Multiple SONGs, One Index#

Maestro supports indexing from multiple metadata repositories SONG. Maestro can be connected to multiple SONGs and it will index all files into a single Elasticsearch index. Conflict resolution is built in as part of the indexing process. For example, if the same file was identified in multiple SONGs that are geographically distributed, then it will aggregate all repositories information in the same index document.

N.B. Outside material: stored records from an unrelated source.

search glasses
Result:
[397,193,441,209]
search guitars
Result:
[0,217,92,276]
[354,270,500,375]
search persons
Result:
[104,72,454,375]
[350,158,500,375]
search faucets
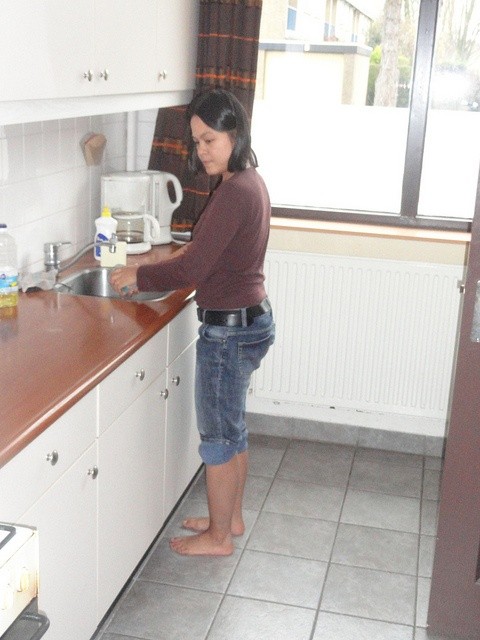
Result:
[42,241,116,278]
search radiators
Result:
[248,251,466,420]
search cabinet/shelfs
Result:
[0,386,97,639]
[427,165,480,640]
[1,1,157,126]
[97,299,202,630]
[157,1,199,108]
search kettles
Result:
[137,170,183,246]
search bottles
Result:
[0,224,17,321]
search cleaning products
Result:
[94,207,118,261]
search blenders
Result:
[100,171,160,254]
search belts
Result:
[197,297,273,329]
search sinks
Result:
[53,264,178,303]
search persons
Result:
[107,88,276,557]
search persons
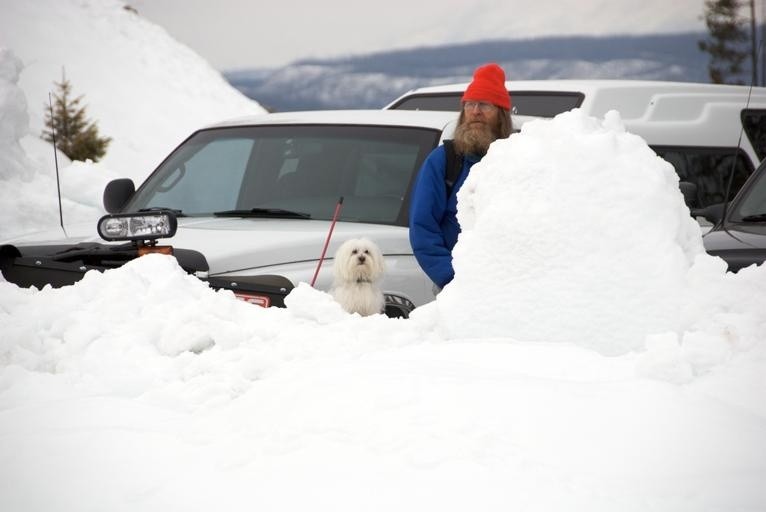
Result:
[409,63,513,290]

As an example, you can see in the repositories section of the following document that this file is found in multiple repositories:


   {
      "object_id": "9ce9358d",
      "access": "controlled",
      "study": "ABCD-CA",
      "analysis": {
        "id": "EGAZ",
        "type": "sequencingRead",
        "state": "PUBLISHED",
        "study": "ABCD-CA",
        "experiment": {
          "analysisId": "EGAZ",
          "aligned": true,
          "libraryStrategy": "WGS"
        }
      },
      "file": {
        "name": "b2e40ebb719e.bam",
        "format": "BAM",
        "md5sum": "b2e40ebb719e1754e99be2e752239639",
        "size": 77675501639,
        "last_modified": null,
        "index_file": {
          "object_id": "9ce9358d",
          "name": "b2e40eb_merged.mdup.bam.bai",
          "format": "BAI",
          "md5sum": "227a2a11d660a8a53a7375c6623034e2",
          "size": 8982928
        }
      },
      "repositories": [
        {
          "code": "collab",
          "organization": "ICGC",
          "name": "collaboratory",
          "type": "S3",
          "country": "CA",
          "base_url": "http://song.example.com",
          "data_path": "/oicr.icgc/data",
          "metadata_path": "/oicr.icgc.meta/metadata/464116e4"
        },
        {
          "code": "song2",
          "organization": "ICGC",
          "name": "song2 repo",
          "type": "S3",
          "country": "US",
          "base_url": "http://song2.example.com",
          "data_path": "/oicr.icgc/data",
          "metadata_path": "/oicr.icgc.meta/metadata/464116e4"
        }
      ],
      "donors": [
        {
          "id": "DO23",
          "submitted_id": "MDT-2",
          "specimen": {
            "id": "SP20",
            "type": "Normal - blood derived",
            "submitted_id": "MDT-_control_specimen",
            "sample": {
              "id": "SA60",
              "submitted_id": "MDT_control",
              "type": "DNA"
            }
          }
        }
      ]
    }

Support for Dynamic analysis attributes#

The indexer only needs the required basic fields of an analysis to exist, it supports arbitrary fields that dynamic analysis can have based on the analysis schema, see SONG for more information about dynamic analysis schemas. Worth noting that it's the user's responsibility to manage the mapping and migration from one index to another.

Multiple indexing levels#

In the data model, data is grouped by different entities. Maestro can index discreet data levels. For example, indexing can be driven at a Repository, Study, or individual Analysis level.

Different indexing APIs#

  • Event driven indexing: Kafka integration with SONG to index published analysis and delete suppressed / unpublished analyses, (see the Usage Kafka settings)
  • HTTP json API see Usage

Ability to Exclude#

You can configure the installation to exclude specific analyses by one of the following Ids: Study, Analysis, Donor, Sample Or file. (see the Configurations exclusion rules section )

Slack integration#

You can configure Maestro to send specific notifications to a slack webhook integration currently notifications are for errors during the indexing process.